Depuis le krach pétrolier de 2014, qui a vu les prix chuter de plus de 100 dollars le baril à moins de 30 dollars, tous les pays du Golfe ont cherché à compenser leurs énormes déficits budgétaires en entreprenant des changements fondamentaux et douloureux dans leur économie pétrolière. ...
Il se trouve que les États du Golfe qui sont allés le plus loin dans l'imposition de mesures de réforme impopulaires sont les États l’origine de l’embargo, tandis que le Koweït, Oman et le Qatar différaient la mise en œuvre de la TVA et d’autres réformes structurelles.

Les dirigeants saoudiens craignent que leur propre population ne veuille prendre exemple sur le Qatar et n’exige une augmentation de l’aide sociale ou une baisse des impôts.

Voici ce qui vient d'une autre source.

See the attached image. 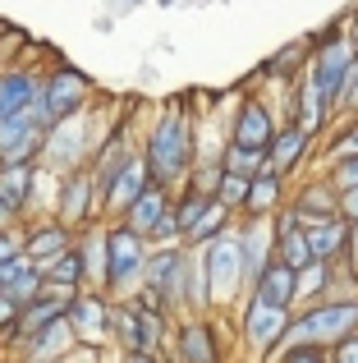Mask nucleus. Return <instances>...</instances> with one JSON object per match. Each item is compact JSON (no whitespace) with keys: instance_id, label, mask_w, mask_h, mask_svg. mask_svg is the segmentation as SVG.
<instances>
[{"instance_id":"obj_32","label":"nucleus","mask_w":358,"mask_h":363,"mask_svg":"<svg viewBox=\"0 0 358 363\" xmlns=\"http://www.w3.org/2000/svg\"><path fill=\"white\" fill-rule=\"evenodd\" d=\"M42 276H46V281H55V285H69V290H88V262H83L79 244L64 248L60 257H51V262L42 267Z\"/></svg>"},{"instance_id":"obj_34","label":"nucleus","mask_w":358,"mask_h":363,"mask_svg":"<svg viewBox=\"0 0 358 363\" xmlns=\"http://www.w3.org/2000/svg\"><path fill=\"white\" fill-rule=\"evenodd\" d=\"M212 194H197V189H175V221H179V240L197 225V216L207 212Z\"/></svg>"},{"instance_id":"obj_3","label":"nucleus","mask_w":358,"mask_h":363,"mask_svg":"<svg viewBox=\"0 0 358 363\" xmlns=\"http://www.w3.org/2000/svg\"><path fill=\"white\" fill-rule=\"evenodd\" d=\"M308 42H313V55H308V83L317 88L322 106L331 111V120H335L345 79H350V65L358 60V55H354V42H350V28H345V18H335V23L308 33Z\"/></svg>"},{"instance_id":"obj_12","label":"nucleus","mask_w":358,"mask_h":363,"mask_svg":"<svg viewBox=\"0 0 358 363\" xmlns=\"http://www.w3.org/2000/svg\"><path fill=\"white\" fill-rule=\"evenodd\" d=\"M69 318V331L79 345H92V350H106L110 345V322H115V299L106 290H79L64 308Z\"/></svg>"},{"instance_id":"obj_42","label":"nucleus","mask_w":358,"mask_h":363,"mask_svg":"<svg viewBox=\"0 0 358 363\" xmlns=\"http://www.w3.org/2000/svg\"><path fill=\"white\" fill-rule=\"evenodd\" d=\"M340 216L350 225H358V189H345V194H340Z\"/></svg>"},{"instance_id":"obj_41","label":"nucleus","mask_w":358,"mask_h":363,"mask_svg":"<svg viewBox=\"0 0 358 363\" xmlns=\"http://www.w3.org/2000/svg\"><path fill=\"white\" fill-rule=\"evenodd\" d=\"M331 363H358V331L345 336L340 345H331Z\"/></svg>"},{"instance_id":"obj_45","label":"nucleus","mask_w":358,"mask_h":363,"mask_svg":"<svg viewBox=\"0 0 358 363\" xmlns=\"http://www.w3.org/2000/svg\"><path fill=\"white\" fill-rule=\"evenodd\" d=\"M345 28H350V42H354V55H358V5L345 14Z\"/></svg>"},{"instance_id":"obj_2","label":"nucleus","mask_w":358,"mask_h":363,"mask_svg":"<svg viewBox=\"0 0 358 363\" xmlns=\"http://www.w3.org/2000/svg\"><path fill=\"white\" fill-rule=\"evenodd\" d=\"M171 363H230L234 354V318L230 313H184L171 327Z\"/></svg>"},{"instance_id":"obj_1","label":"nucleus","mask_w":358,"mask_h":363,"mask_svg":"<svg viewBox=\"0 0 358 363\" xmlns=\"http://www.w3.org/2000/svg\"><path fill=\"white\" fill-rule=\"evenodd\" d=\"M193 157H197V116H193L188 92H179V97H166L147 120L143 166L152 175V184L175 194V189H184L188 170H193Z\"/></svg>"},{"instance_id":"obj_46","label":"nucleus","mask_w":358,"mask_h":363,"mask_svg":"<svg viewBox=\"0 0 358 363\" xmlns=\"http://www.w3.org/2000/svg\"><path fill=\"white\" fill-rule=\"evenodd\" d=\"M345 262L358 272V225H350V253H345Z\"/></svg>"},{"instance_id":"obj_22","label":"nucleus","mask_w":358,"mask_h":363,"mask_svg":"<svg viewBox=\"0 0 358 363\" xmlns=\"http://www.w3.org/2000/svg\"><path fill=\"white\" fill-rule=\"evenodd\" d=\"M248 299L267 303V308L294 313V267H285L280 257H271V262L262 267V276L248 285Z\"/></svg>"},{"instance_id":"obj_38","label":"nucleus","mask_w":358,"mask_h":363,"mask_svg":"<svg viewBox=\"0 0 358 363\" xmlns=\"http://www.w3.org/2000/svg\"><path fill=\"white\" fill-rule=\"evenodd\" d=\"M271 363H331V350H322V345H280Z\"/></svg>"},{"instance_id":"obj_30","label":"nucleus","mask_w":358,"mask_h":363,"mask_svg":"<svg viewBox=\"0 0 358 363\" xmlns=\"http://www.w3.org/2000/svg\"><path fill=\"white\" fill-rule=\"evenodd\" d=\"M234 221H239V216H234L230 207H221V203L212 198V203H207V212L197 216V225L184 235V244H188V248H207L212 240H221L225 230H234Z\"/></svg>"},{"instance_id":"obj_15","label":"nucleus","mask_w":358,"mask_h":363,"mask_svg":"<svg viewBox=\"0 0 358 363\" xmlns=\"http://www.w3.org/2000/svg\"><path fill=\"white\" fill-rule=\"evenodd\" d=\"M308 55H313V42H308V37H294V42L276 46V51L253 69V88H258V92H276V97H280V88L294 83L299 74L308 69ZM276 97H271V101H276Z\"/></svg>"},{"instance_id":"obj_11","label":"nucleus","mask_w":358,"mask_h":363,"mask_svg":"<svg viewBox=\"0 0 358 363\" xmlns=\"http://www.w3.org/2000/svg\"><path fill=\"white\" fill-rule=\"evenodd\" d=\"M285 331H289L285 308H267V303H258V299H243L239 308H234V345L253 363L276 359V350L285 345Z\"/></svg>"},{"instance_id":"obj_35","label":"nucleus","mask_w":358,"mask_h":363,"mask_svg":"<svg viewBox=\"0 0 358 363\" xmlns=\"http://www.w3.org/2000/svg\"><path fill=\"white\" fill-rule=\"evenodd\" d=\"M248 184H253V179H243V175H230V170H225V175H221V184H216V203H221V207H230V212L239 216L243 198H248Z\"/></svg>"},{"instance_id":"obj_20","label":"nucleus","mask_w":358,"mask_h":363,"mask_svg":"<svg viewBox=\"0 0 358 363\" xmlns=\"http://www.w3.org/2000/svg\"><path fill=\"white\" fill-rule=\"evenodd\" d=\"M152 184V175H147V166H143V152H138L134 161H129L125 170H120L115 179H110L106 189H101V221H120V216L129 212V207L143 198V189Z\"/></svg>"},{"instance_id":"obj_39","label":"nucleus","mask_w":358,"mask_h":363,"mask_svg":"<svg viewBox=\"0 0 358 363\" xmlns=\"http://www.w3.org/2000/svg\"><path fill=\"white\" fill-rule=\"evenodd\" d=\"M335 120H358V60L350 65V79H345V92H340V111Z\"/></svg>"},{"instance_id":"obj_18","label":"nucleus","mask_w":358,"mask_h":363,"mask_svg":"<svg viewBox=\"0 0 358 363\" xmlns=\"http://www.w3.org/2000/svg\"><path fill=\"white\" fill-rule=\"evenodd\" d=\"M42 133H46V120L37 106L14 116V120H0V166H9V161H37L42 157Z\"/></svg>"},{"instance_id":"obj_16","label":"nucleus","mask_w":358,"mask_h":363,"mask_svg":"<svg viewBox=\"0 0 358 363\" xmlns=\"http://www.w3.org/2000/svg\"><path fill=\"white\" fill-rule=\"evenodd\" d=\"M289 203L299 207V216L308 225V221H322V216H340V189L326 179L322 166H313L299 179H289Z\"/></svg>"},{"instance_id":"obj_47","label":"nucleus","mask_w":358,"mask_h":363,"mask_svg":"<svg viewBox=\"0 0 358 363\" xmlns=\"http://www.w3.org/2000/svg\"><path fill=\"white\" fill-rule=\"evenodd\" d=\"M156 5H161V9H171V5H175V0H156Z\"/></svg>"},{"instance_id":"obj_36","label":"nucleus","mask_w":358,"mask_h":363,"mask_svg":"<svg viewBox=\"0 0 358 363\" xmlns=\"http://www.w3.org/2000/svg\"><path fill=\"white\" fill-rule=\"evenodd\" d=\"M317 166L326 170V179H331L335 189H358V157H331V161H317Z\"/></svg>"},{"instance_id":"obj_33","label":"nucleus","mask_w":358,"mask_h":363,"mask_svg":"<svg viewBox=\"0 0 358 363\" xmlns=\"http://www.w3.org/2000/svg\"><path fill=\"white\" fill-rule=\"evenodd\" d=\"M221 166L230 170V175L253 179V175H262V170H267V152H258V147H239V143H225Z\"/></svg>"},{"instance_id":"obj_8","label":"nucleus","mask_w":358,"mask_h":363,"mask_svg":"<svg viewBox=\"0 0 358 363\" xmlns=\"http://www.w3.org/2000/svg\"><path fill=\"white\" fill-rule=\"evenodd\" d=\"M147 257H152V244H147L143 235L129 230L125 221H106V285H101V290H106L115 303L120 299H138Z\"/></svg>"},{"instance_id":"obj_31","label":"nucleus","mask_w":358,"mask_h":363,"mask_svg":"<svg viewBox=\"0 0 358 363\" xmlns=\"http://www.w3.org/2000/svg\"><path fill=\"white\" fill-rule=\"evenodd\" d=\"M331 272L335 262H308L294 272V308H304V303H317L331 294Z\"/></svg>"},{"instance_id":"obj_19","label":"nucleus","mask_w":358,"mask_h":363,"mask_svg":"<svg viewBox=\"0 0 358 363\" xmlns=\"http://www.w3.org/2000/svg\"><path fill=\"white\" fill-rule=\"evenodd\" d=\"M18 240H23V257H28V262L46 267L51 257H60L64 248H74L79 230H69V225L55 221V216H37V221H23V225H18Z\"/></svg>"},{"instance_id":"obj_37","label":"nucleus","mask_w":358,"mask_h":363,"mask_svg":"<svg viewBox=\"0 0 358 363\" xmlns=\"http://www.w3.org/2000/svg\"><path fill=\"white\" fill-rule=\"evenodd\" d=\"M18 318H23V308H18L14 299H5L0 294V354H9L18 340Z\"/></svg>"},{"instance_id":"obj_44","label":"nucleus","mask_w":358,"mask_h":363,"mask_svg":"<svg viewBox=\"0 0 358 363\" xmlns=\"http://www.w3.org/2000/svg\"><path fill=\"white\" fill-rule=\"evenodd\" d=\"M115 363H171V354H115Z\"/></svg>"},{"instance_id":"obj_40","label":"nucleus","mask_w":358,"mask_h":363,"mask_svg":"<svg viewBox=\"0 0 358 363\" xmlns=\"http://www.w3.org/2000/svg\"><path fill=\"white\" fill-rule=\"evenodd\" d=\"M23 257V240H18V230H0V272H5L9 262H18Z\"/></svg>"},{"instance_id":"obj_14","label":"nucleus","mask_w":358,"mask_h":363,"mask_svg":"<svg viewBox=\"0 0 358 363\" xmlns=\"http://www.w3.org/2000/svg\"><path fill=\"white\" fill-rule=\"evenodd\" d=\"M317 157H322L317 133L299 129V124H280L276 138H271V147H267V166L276 170V175H285V179H299L304 170H313Z\"/></svg>"},{"instance_id":"obj_5","label":"nucleus","mask_w":358,"mask_h":363,"mask_svg":"<svg viewBox=\"0 0 358 363\" xmlns=\"http://www.w3.org/2000/svg\"><path fill=\"white\" fill-rule=\"evenodd\" d=\"M97 101H92L83 116H69V120L46 124V133H42V157H37L46 170L69 175V170H79V166H88V161H92V147H97L101 129H106V124H97ZM110 116H115V111H110Z\"/></svg>"},{"instance_id":"obj_6","label":"nucleus","mask_w":358,"mask_h":363,"mask_svg":"<svg viewBox=\"0 0 358 363\" xmlns=\"http://www.w3.org/2000/svg\"><path fill=\"white\" fill-rule=\"evenodd\" d=\"M171 327L175 318H166L161 308H152L143 299H120L115 322H110V350L115 354H166Z\"/></svg>"},{"instance_id":"obj_7","label":"nucleus","mask_w":358,"mask_h":363,"mask_svg":"<svg viewBox=\"0 0 358 363\" xmlns=\"http://www.w3.org/2000/svg\"><path fill=\"white\" fill-rule=\"evenodd\" d=\"M358 331V299H317L289 313L285 345H340L345 336Z\"/></svg>"},{"instance_id":"obj_10","label":"nucleus","mask_w":358,"mask_h":363,"mask_svg":"<svg viewBox=\"0 0 358 363\" xmlns=\"http://www.w3.org/2000/svg\"><path fill=\"white\" fill-rule=\"evenodd\" d=\"M202 262H207V285H212V308L216 313H230L248 299V281H243V244H239V225L225 230L221 240H212L202 248Z\"/></svg>"},{"instance_id":"obj_28","label":"nucleus","mask_w":358,"mask_h":363,"mask_svg":"<svg viewBox=\"0 0 358 363\" xmlns=\"http://www.w3.org/2000/svg\"><path fill=\"white\" fill-rule=\"evenodd\" d=\"M74 244H79L83 262H88V290H101V285H106V221L79 230Z\"/></svg>"},{"instance_id":"obj_25","label":"nucleus","mask_w":358,"mask_h":363,"mask_svg":"<svg viewBox=\"0 0 358 363\" xmlns=\"http://www.w3.org/2000/svg\"><path fill=\"white\" fill-rule=\"evenodd\" d=\"M304 230L317 262H345V253H350V221L345 216H322V221H308Z\"/></svg>"},{"instance_id":"obj_9","label":"nucleus","mask_w":358,"mask_h":363,"mask_svg":"<svg viewBox=\"0 0 358 363\" xmlns=\"http://www.w3.org/2000/svg\"><path fill=\"white\" fill-rule=\"evenodd\" d=\"M97 97H101V88L92 83V74L79 69V65L51 60L42 69V97H37V111H42L46 124L69 120V116H83V111H88Z\"/></svg>"},{"instance_id":"obj_13","label":"nucleus","mask_w":358,"mask_h":363,"mask_svg":"<svg viewBox=\"0 0 358 363\" xmlns=\"http://www.w3.org/2000/svg\"><path fill=\"white\" fill-rule=\"evenodd\" d=\"M55 221H64L69 230H88L101 221V194L88 166L60 175V194H55Z\"/></svg>"},{"instance_id":"obj_29","label":"nucleus","mask_w":358,"mask_h":363,"mask_svg":"<svg viewBox=\"0 0 358 363\" xmlns=\"http://www.w3.org/2000/svg\"><path fill=\"white\" fill-rule=\"evenodd\" d=\"M271 230H276V257L285 267H308V262H317L313 257V248H308V230L304 225H289V221H271Z\"/></svg>"},{"instance_id":"obj_43","label":"nucleus","mask_w":358,"mask_h":363,"mask_svg":"<svg viewBox=\"0 0 358 363\" xmlns=\"http://www.w3.org/2000/svg\"><path fill=\"white\" fill-rule=\"evenodd\" d=\"M18 225H23V216H18L14 207H9L5 198H0V230H18Z\"/></svg>"},{"instance_id":"obj_24","label":"nucleus","mask_w":358,"mask_h":363,"mask_svg":"<svg viewBox=\"0 0 358 363\" xmlns=\"http://www.w3.org/2000/svg\"><path fill=\"white\" fill-rule=\"evenodd\" d=\"M171 212H175V194H171V189H161V184H147V189H143V198H138V203L129 207L120 221H125L129 230H138V235L147 240V235H152Z\"/></svg>"},{"instance_id":"obj_23","label":"nucleus","mask_w":358,"mask_h":363,"mask_svg":"<svg viewBox=\"0 0 358 363\" xmlns=\"http://www.w3.org/2000/svg\"><path fill=\"white\" fill-rule=\"evenodd\" d=\"M239 225V244H243V281H258L262 267L276 257V230L271 221H234Z\"/></svg>"},{"instance_id":"obj_27","label":"nucleus","mask_w":358,"mask_h":363,"mask_svg":"<svg viewBox=\"0 0 358 363\" xmlns=\"http://www.w3.org/2000/svg\"><path fill=\"white\" fill-rule=\"evenodd\" d=\"M37 170H42L37 161H9V166H0V198H5L18 216H28V198H33Z\"/></svg>"},{"instance_id":"obj_17","label":"nucleus","mask_w":358,"mask_h":363,"mask_svg":"<svg viewBox=\"0 0 358 363\" xmlns=\"http://www.w3.org/2000/svg\"><path fill=\"white\" fill-rule=\"evenodd\" d=\"M42 69L46 65H28V60H14L0 69V120H14V116L37 106V97H42Z\"/></svg>"},{"instance_id":"obj_26","label":"nucleus","mask_w":358,"mask_h":363,"mask_svg":"<svg viewBox=\"0 0 358 363\" xmlns=\"http://www.w3.org/2000/svg\"><path fill=\"white\" fill-rule=\"evenodd\" d=\"M42 281H46L42 267L28 262V257H18V262H9L5 272H0V294H5V299H14L18 308H28V303L42 294Z\"/></svg>"},{"instance_id":"obj_21","label":"nucleus","mask_w":358,"mask_h":363,"mask_svg":"<svg viewBox=\"0 0 358 363\" xmlns=\"http://www.w3.org/2000/svg\"><path fill=\"white\" fill-rule=\"evenodd\" d=\"M285 203H289V179L267 166L262 175H253L248 198H243V207H239V221H271Z\"/></svg>"},{"instance_id":"obj_4","label":"nucleus","mask_w":358,"mask_h":363,"mask_svg":"<svg viewBox=\"0 0 358 363\" xmlns=\"http://www.w3.org/2000/svg\"><path fill=\"white\" fill-rule=\"evenodd\" d=\"M188 257H193V248H188V244H161V248H152L138 299L152 303V308H161L166 318H184V313H188Z\"/></svg>"}]
</instances>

Si tous les pays du Golfe, y compris le Qatar, acceptaient de prendre les mêmes mesures que les Saoudiens, le risque d’une révolte diminuerait.

Le ministre des Affaires étrangères du Qatar a récemment effectué une visite “secrète” à Riyad et le roi saoudien a invité l’Émir du Qatar à la prochaine réunion des pays du Golfe. Mais le Qatar dégage un excédent budgétaire alors que les Saoudiens subissent un déficit budgétaire de 10%. Le Qatar n’a pas besoin de suivre les politiques économiques des autres pays du Golfe. Elle ne le fera que si les Saoudiens sont prêts à lui offrir quelque chose en échange.

Les trois grands projets du prince héritier ont échoué. A cela s’ajoute le préjudice de réputation causé par l’assassinat, sur ordre de MbS, de Jamal Khashoggi. Le fait que le roi saoudien ait maintenant pris des mesures pour limiter les dégâts est peut-être dû à l’influence du frère cadet de Muhammad bin Salman, Khalid bin Salman. KbS était l’ambassadeur saoudien aux États-Unis. Depuis février 2019, il est vice-ministre de la Défense de l’Arabie saoudite. Il a participé aux pourparlers avec les Houthis. Il est possible que le roi reconnaisse enfin que MbS n’est pas assez bon dans son travail et que Khalid soit un meilleur successeur au trône que son frère Muhammad.